At Icehouse, Harriet Tubman will concentrate on the songs and music from their past two albums as the launch pad for their performance. Not coincidentally, that also encompasses the period when they began utilizing the ears and judgment of producer Scotty Hard. 

“Scotty is more of a curator,” Gibbs emphasizes. “Say you have 100 art works but only 20 of them can make it into the art show. Somebody has to decide.” In this analogy, the “art works” are the improvisations that become coherent enough to be regarded as songs, or potential parts of songs, when the trio is jamming in the studio. The legendary producer Teo Macero fulfilled a very similar role “curating” the groundbreaking electric jazz Miles Davis was creating in the late 1960s. 

Onstage, of course, those curated songs will be enlivened by further spontaneous improvisation among the band members. Ditto the songs that are pre-composed, like the two Gibbs wrote for the group’s latest album, “The Terror End of Beauty.” The record’s multi-rhythmic opening composition, “Farther Unknown,” is a tribute to the “pre-ragtime” music of Gibbs’ Gullah/Geechee heritage. And the title song, is an homage to the blistering jazz guitarist Sonny Sharrock, a mentor to Gibbs. 

The album and the song are both named after a memorable quote from Sharrock, who stated, “I am trying to find a way for the terror and the beauty to live together in one song.” That nexus, and corresponding ambition, is at the heart of what Harriet Tubman is also after. In addition to the frequently beautiful title song, you hear it in the 3-minute slab of doom-metal entitled “Prototaxite,” full of feedback and the distant sound of electronics mimicking a human cry. You hear it in the serpentine, claustrophobic path threaded by “Green Book Blues” (named before the infamous “Green Book” film was released).

“The rage inside of the music is healing, just like the blues is healing,” said Lewis, who sardonically joked that there should be a digital, online version of a new Green Book, because, as Gibbs rejoined, “As Black people, we are definitely back to thinking about what truck stops we are going to pull into, right?”

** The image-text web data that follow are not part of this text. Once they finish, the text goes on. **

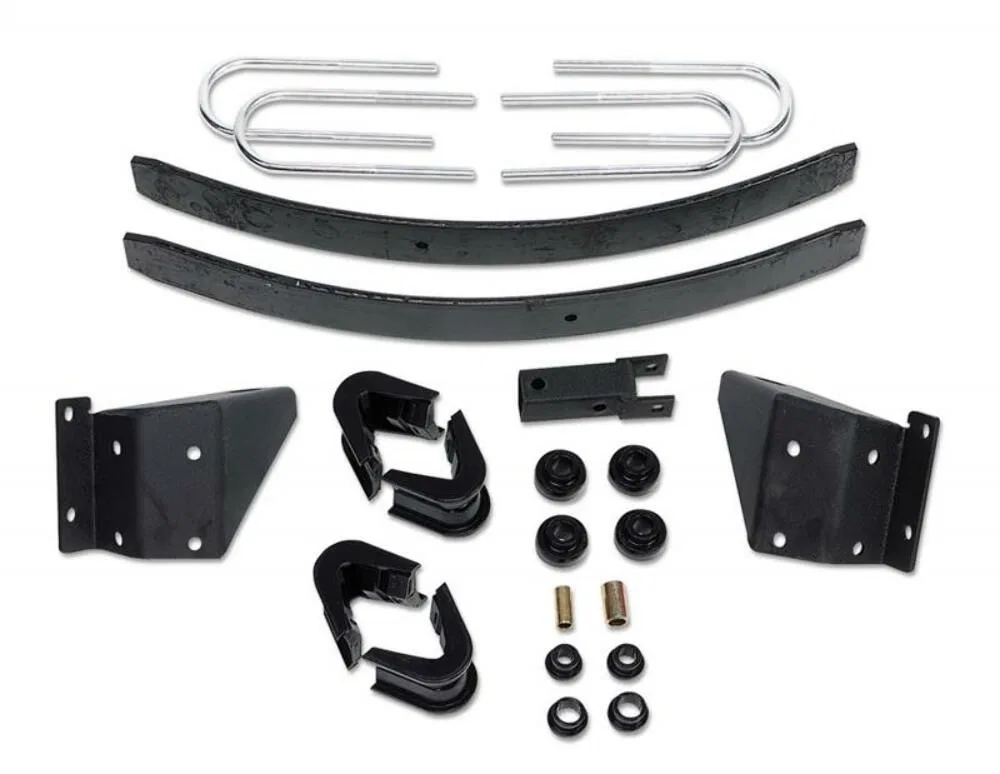 24711 – TUFF COUNTRY Lift Kit Component, Component For 24711K/ 24711KH/ 24711KN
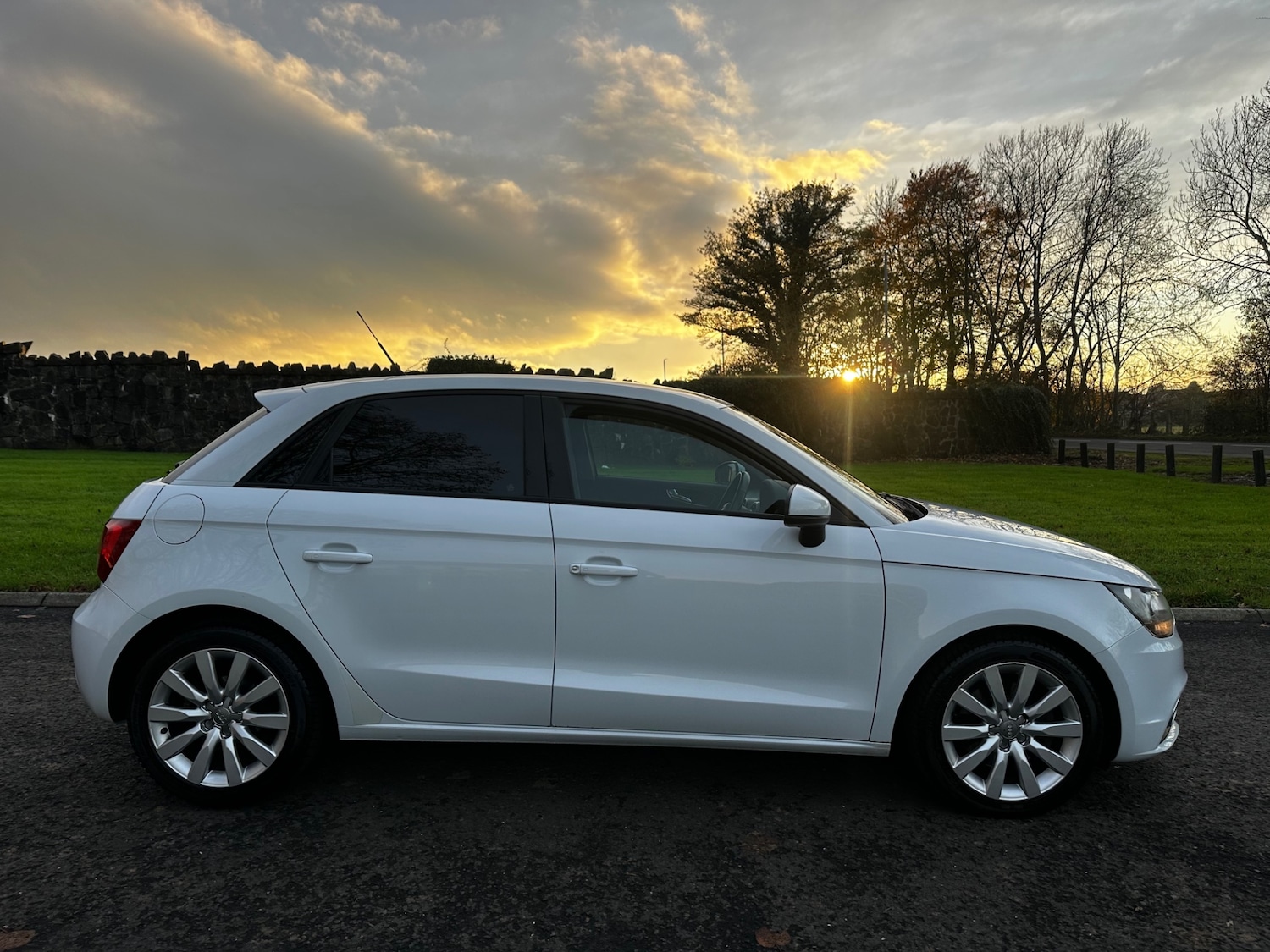 Used Audi A1 2013 for sale - 76596901: Photo 11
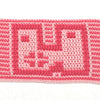 

Hooked on You - Scarf
3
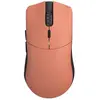 Image de Glorious Model O Pro (Sans fil), Souris, Rouge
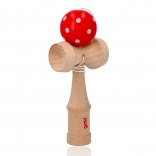 Kendama – tradicionalna japanska igračka za vještinu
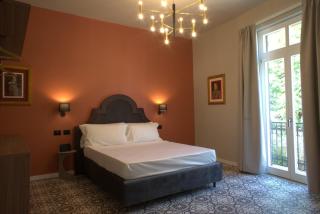 Fontana Falconieri Boutique Hotel - Messina - 7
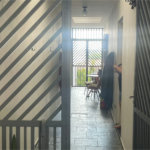 Sobrado à venda com 3 quartos em Vila Nova Alba, São Paulo - SP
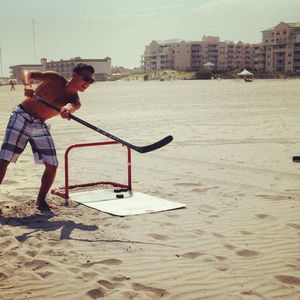 Meet your Posher, Eric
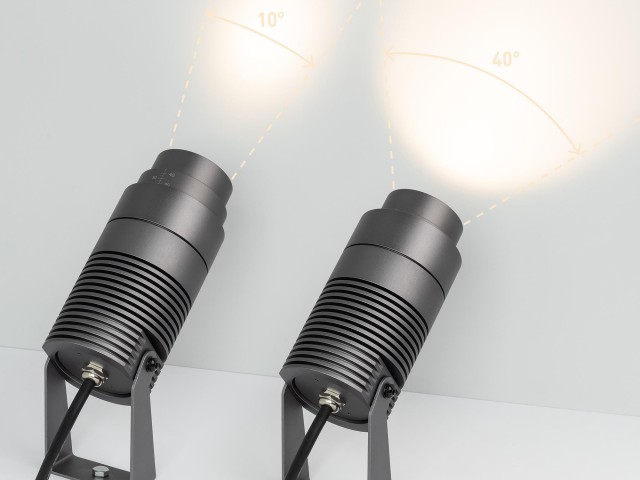 Светильник ALT-RAY-ZOOM-R75-18W Warm3000 (DG, 10-40 deg, 230V) (Arlight, IP67 Металл, 3 года) фото:9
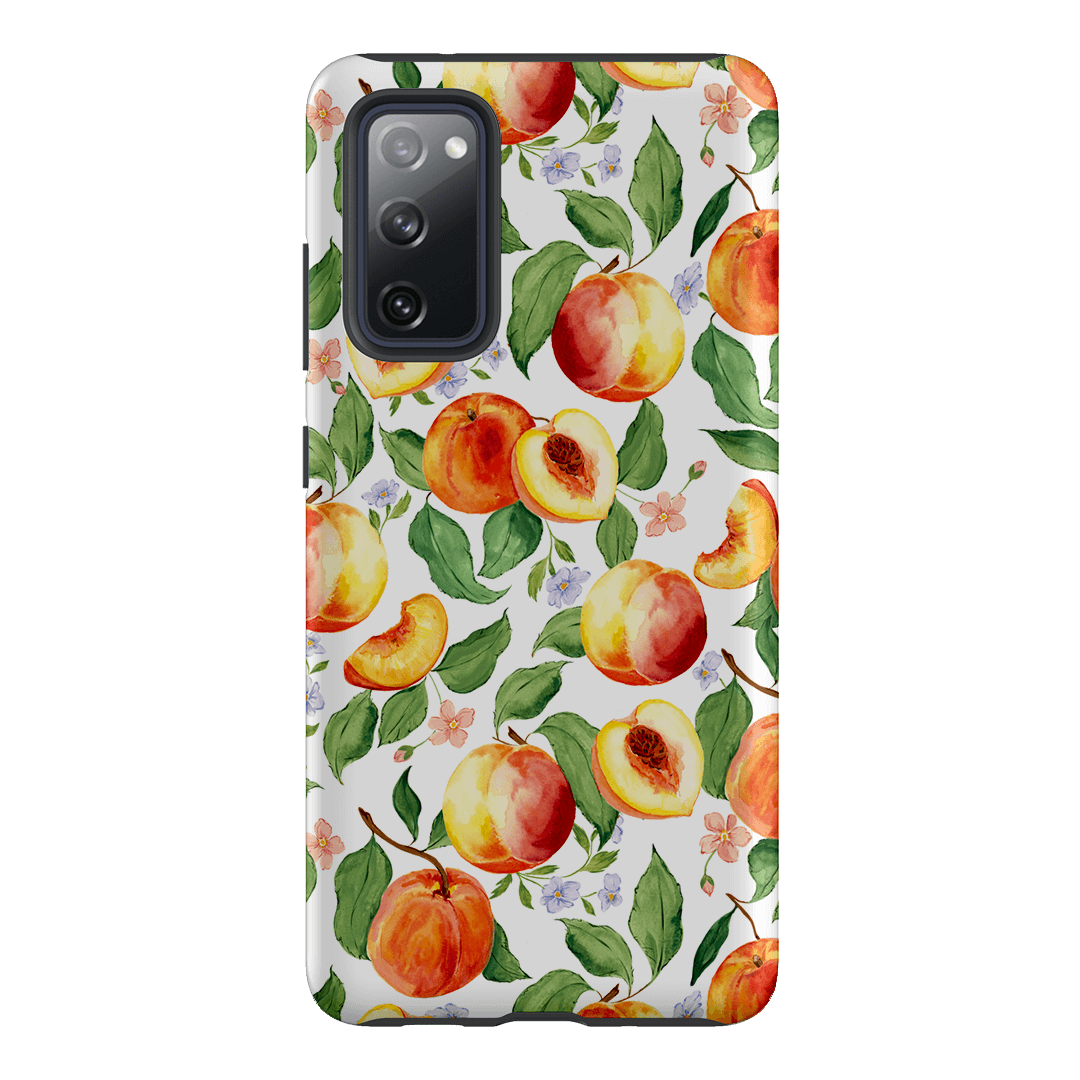 Peach Blossom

George Floyd was killed on May 25, which happened to be Gibbs’ birthday. When he visited George Floyd Square that same summer, the peaceful vibe of the place, mixed with the global outcry over Floyd’s killing, compelled him to release the album “4 + 1 Equals 5 for May 25,” with songs often buoyed by hope. He has returned to the site a few times since that first visit, and will play at a venue less than 3 miles away from it on Thursday, but is understandably less sanguine about the future. 

“I always think about the connection between Reconstruction and Jim Crow. There was a lot of love and desire for change that came out in the aftermath of George Floyd, but I was worried the reaction would be as strong as the reaction. As we can see, the police force didn’t change and not much has really changed.”

The most recognizable song likely to be played on Thursday is a rarity for Harriet Tubman, a cover song. Back when Brandon Ross was performing with vocalist Cassandra Wilson, they used to duet on Bob Marley’s riveting ballad, “Redemption Song,” doing justice to a composition that tells of being sold as slaves in its opening verse and later asks, “How long shall they kill our prophets/While we stand aside and look?” 

In the decades since Marley’s death in 1981, “Redemption Song” has too often been miscast as a feel-good folk anthem. As Gibbs put it, “It had become overly familiar and lost a lot of its meaning.” On “The Terror End of Beauty,” Ross leads the group on a massive, majestic new version, laden with anguish and perseverance, a howling and healing that finds a way to put terror and beauty in one song.

“We were looking for a good song that shows how Tubman approaches music,” Gibbs revealed. “A lot of times people will hear that we’re a great band but they can’t quite figure out what it is exactly that we are up to.”

With a frame like “Redemption Song,” they know.